China is developing anti-satellite missiles and other exotic weapons that can destroy or disrupt vital U.S. military and commercial communications, space warfare experts told Congress on Tuesday.

“The current and evolving counterpace threat posed by China to U.S. military operations in the Asia Pacific theater and outside is extremely serious,” said Ashley J. Tellis, a former State Department and National Security Council strategic specialist.

“And the threat ranks on par with the dangers posed by Chinese offensive cyber operations to the United States more generally,” said Tellis, now with the Carnegie Endowment.

China’s growing space warfare capabilities were the subject of a hearing at the House Armed Services joint subcommittees on strategic forces and seapower.

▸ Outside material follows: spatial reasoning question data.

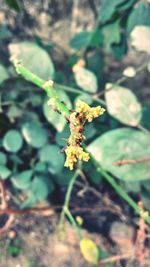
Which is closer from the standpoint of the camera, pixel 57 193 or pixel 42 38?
pixel 57 193

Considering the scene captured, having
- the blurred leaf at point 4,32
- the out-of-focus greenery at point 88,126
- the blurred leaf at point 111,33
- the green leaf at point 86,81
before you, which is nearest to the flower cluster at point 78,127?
the out-of-focus greenery at point 88,126

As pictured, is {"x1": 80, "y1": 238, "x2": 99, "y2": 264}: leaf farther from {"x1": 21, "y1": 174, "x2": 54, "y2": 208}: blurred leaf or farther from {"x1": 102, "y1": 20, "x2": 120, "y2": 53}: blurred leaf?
{"x1": 102, "y1": 20, "x2": 120, "y2": 53}: blurred leaf

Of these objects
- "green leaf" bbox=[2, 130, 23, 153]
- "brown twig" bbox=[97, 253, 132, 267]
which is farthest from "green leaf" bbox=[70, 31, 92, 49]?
"brown twig" bbox=[97, 253, 132, 267]

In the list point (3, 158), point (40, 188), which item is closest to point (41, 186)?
point (40, 188)

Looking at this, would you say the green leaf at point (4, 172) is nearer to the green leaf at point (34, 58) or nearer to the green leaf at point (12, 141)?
the green leaf at point (12, 141)

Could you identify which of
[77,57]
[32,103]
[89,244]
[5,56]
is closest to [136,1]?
[77,57]

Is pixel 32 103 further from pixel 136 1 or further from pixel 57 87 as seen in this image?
pixel 136 1

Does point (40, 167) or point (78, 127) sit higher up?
point (40, 167)

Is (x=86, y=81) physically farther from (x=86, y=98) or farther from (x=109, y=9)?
(x=109, y=9)
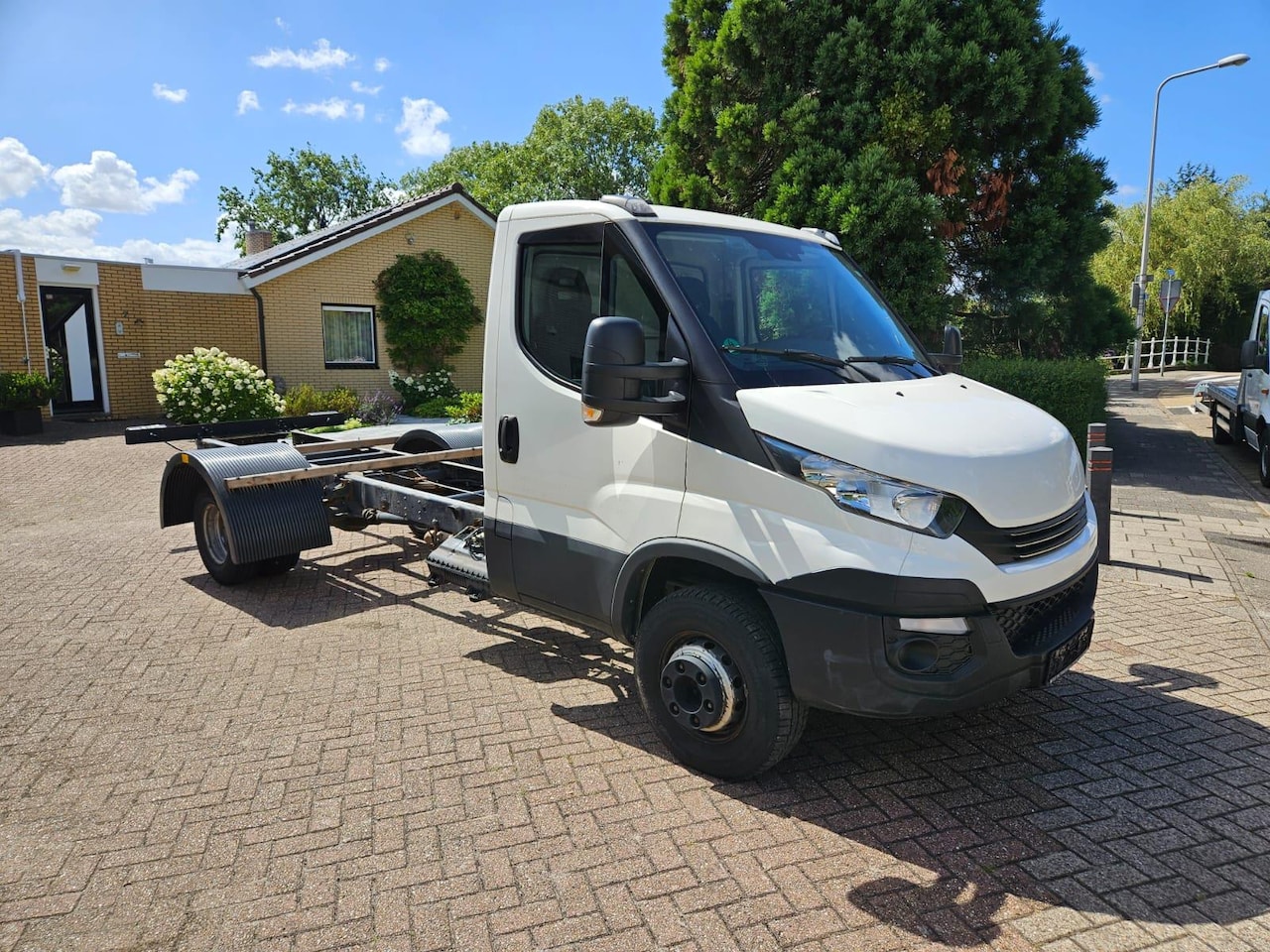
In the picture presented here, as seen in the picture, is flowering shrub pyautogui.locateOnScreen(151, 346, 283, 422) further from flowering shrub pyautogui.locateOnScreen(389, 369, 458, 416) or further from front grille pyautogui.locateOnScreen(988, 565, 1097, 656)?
front grille pyautogui.locateOnScreen(988, 565, 1097, 656)

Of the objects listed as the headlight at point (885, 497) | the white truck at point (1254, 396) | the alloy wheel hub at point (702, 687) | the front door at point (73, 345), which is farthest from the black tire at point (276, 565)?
the front door at point (73, 345)

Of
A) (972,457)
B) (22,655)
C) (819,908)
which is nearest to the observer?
(819,908)

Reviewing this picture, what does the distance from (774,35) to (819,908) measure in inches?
487

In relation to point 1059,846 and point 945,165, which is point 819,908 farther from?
point 945,165

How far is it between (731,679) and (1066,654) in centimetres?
139

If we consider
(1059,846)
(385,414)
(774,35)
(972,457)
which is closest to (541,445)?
(972,457)

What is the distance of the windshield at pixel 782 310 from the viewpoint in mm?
3740

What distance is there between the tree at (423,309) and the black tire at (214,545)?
1443 centimetres

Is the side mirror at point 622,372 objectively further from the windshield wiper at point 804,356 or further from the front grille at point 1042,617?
the front grille at point 1042,617

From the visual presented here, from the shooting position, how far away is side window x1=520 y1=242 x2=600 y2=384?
4.06 m

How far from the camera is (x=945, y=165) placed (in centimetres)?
1180

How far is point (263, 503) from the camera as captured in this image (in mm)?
6254

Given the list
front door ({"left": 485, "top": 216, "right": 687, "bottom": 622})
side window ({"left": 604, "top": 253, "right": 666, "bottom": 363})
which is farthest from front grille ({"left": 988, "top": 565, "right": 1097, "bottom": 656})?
side window ({"left": 604, "top": 253, "right": 666, "bottom": 363})

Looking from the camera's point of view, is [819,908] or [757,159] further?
[757,159]
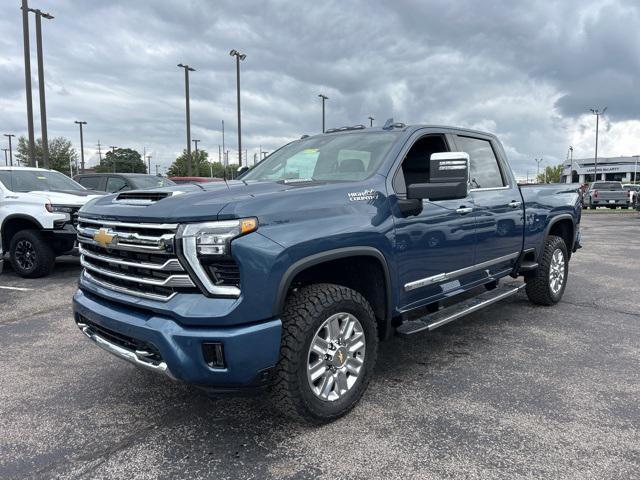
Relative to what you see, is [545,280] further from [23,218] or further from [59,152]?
[59,152]

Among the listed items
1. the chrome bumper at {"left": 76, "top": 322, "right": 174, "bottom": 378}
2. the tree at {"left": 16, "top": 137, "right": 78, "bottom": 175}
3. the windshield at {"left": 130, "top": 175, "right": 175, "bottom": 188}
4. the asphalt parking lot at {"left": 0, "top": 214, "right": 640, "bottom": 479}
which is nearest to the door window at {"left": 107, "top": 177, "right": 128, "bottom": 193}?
the windshield at {"left": 130, "top": 175, "right": 175, "bottom": 188}

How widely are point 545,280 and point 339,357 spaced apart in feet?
11.6

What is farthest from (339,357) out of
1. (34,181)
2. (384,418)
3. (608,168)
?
(608,168)

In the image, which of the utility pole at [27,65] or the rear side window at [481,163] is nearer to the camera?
the rear side window at [481,163]

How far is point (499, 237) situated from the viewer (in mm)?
4613

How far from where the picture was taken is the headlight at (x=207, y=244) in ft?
8.38

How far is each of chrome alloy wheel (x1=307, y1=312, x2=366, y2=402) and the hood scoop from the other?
3.93 ft

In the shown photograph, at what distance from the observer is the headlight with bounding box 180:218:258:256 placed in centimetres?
255

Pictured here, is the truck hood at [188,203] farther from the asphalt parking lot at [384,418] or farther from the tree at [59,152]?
the tree at [59,152]

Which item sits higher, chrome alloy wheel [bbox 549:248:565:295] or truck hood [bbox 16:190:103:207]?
truck hood [bbox 16:190:103:207]

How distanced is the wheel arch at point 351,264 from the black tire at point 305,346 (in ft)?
0.35

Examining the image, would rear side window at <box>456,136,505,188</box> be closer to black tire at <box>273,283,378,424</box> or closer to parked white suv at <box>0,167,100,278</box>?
black tire at <box>273,283,378,424</box>

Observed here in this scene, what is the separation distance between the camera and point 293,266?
2.71 m

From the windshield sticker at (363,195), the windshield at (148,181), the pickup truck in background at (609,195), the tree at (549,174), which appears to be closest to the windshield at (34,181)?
the windshield at (148,181)
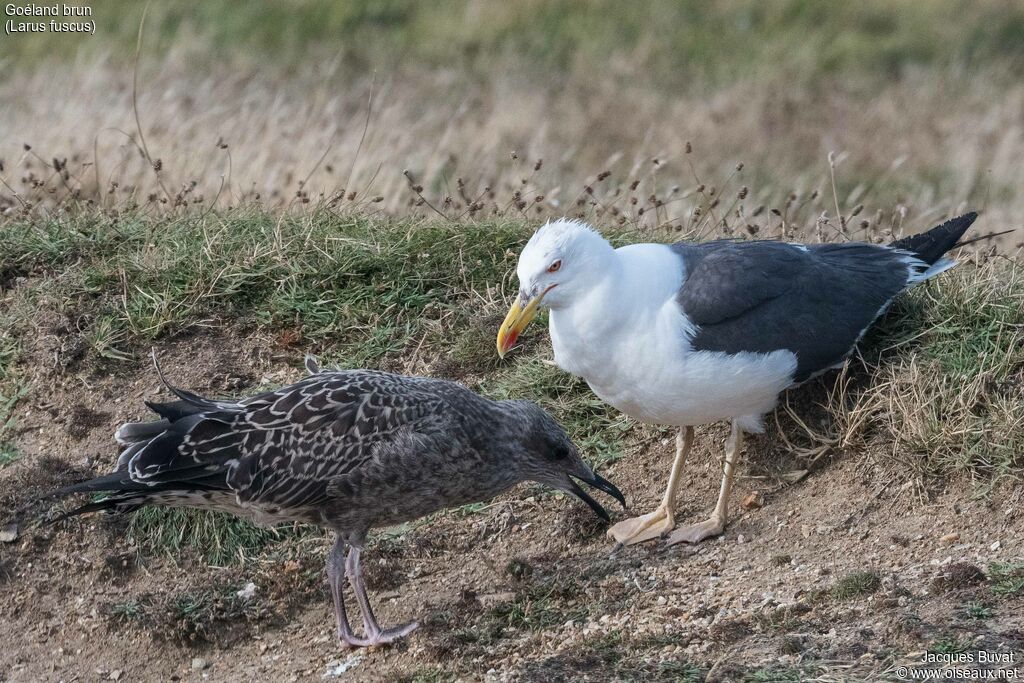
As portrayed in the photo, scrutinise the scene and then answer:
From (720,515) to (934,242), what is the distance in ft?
5.32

Robert L. Butterworth, a former chief of strategic planning at Air Force Space Command, said China’s growing space weapons include cyber weapons, electronic jammers, laser, both high- and low-earth orbit ASAT missiles, and recently the launch of small maneuvering satellites capable of attacking or grabbing U.S. satellites.

China’s military is preparing for a future military conflict with the United States, and as a result its counterspace weaponry is being developed to limit U.S. joint warfighting that currently is very reliant on satellites for communications and the maneuvering forces over long distances, Butterworth said.

“For the near term, at least, I think [China] will probably favor systems to achieve mission kill by attacking U.S. satellites directly, either from orbit or on the ground,” said Butterworth, now head of the consulting firm Aries Analytics.

As part of preparations for future space warfare, China is seeking to determine what U.S. satellites to kill, and in the future may covertly place sensors in space near key U.S. strategic satellites to assist in targeting for future attacks, he added.

Butterworth said many U.S. war plans currently assume military satellites will be functioning normally in a future conflict. He said war planners must now prepare for the loss of satellites as Chinese space weaponry advances.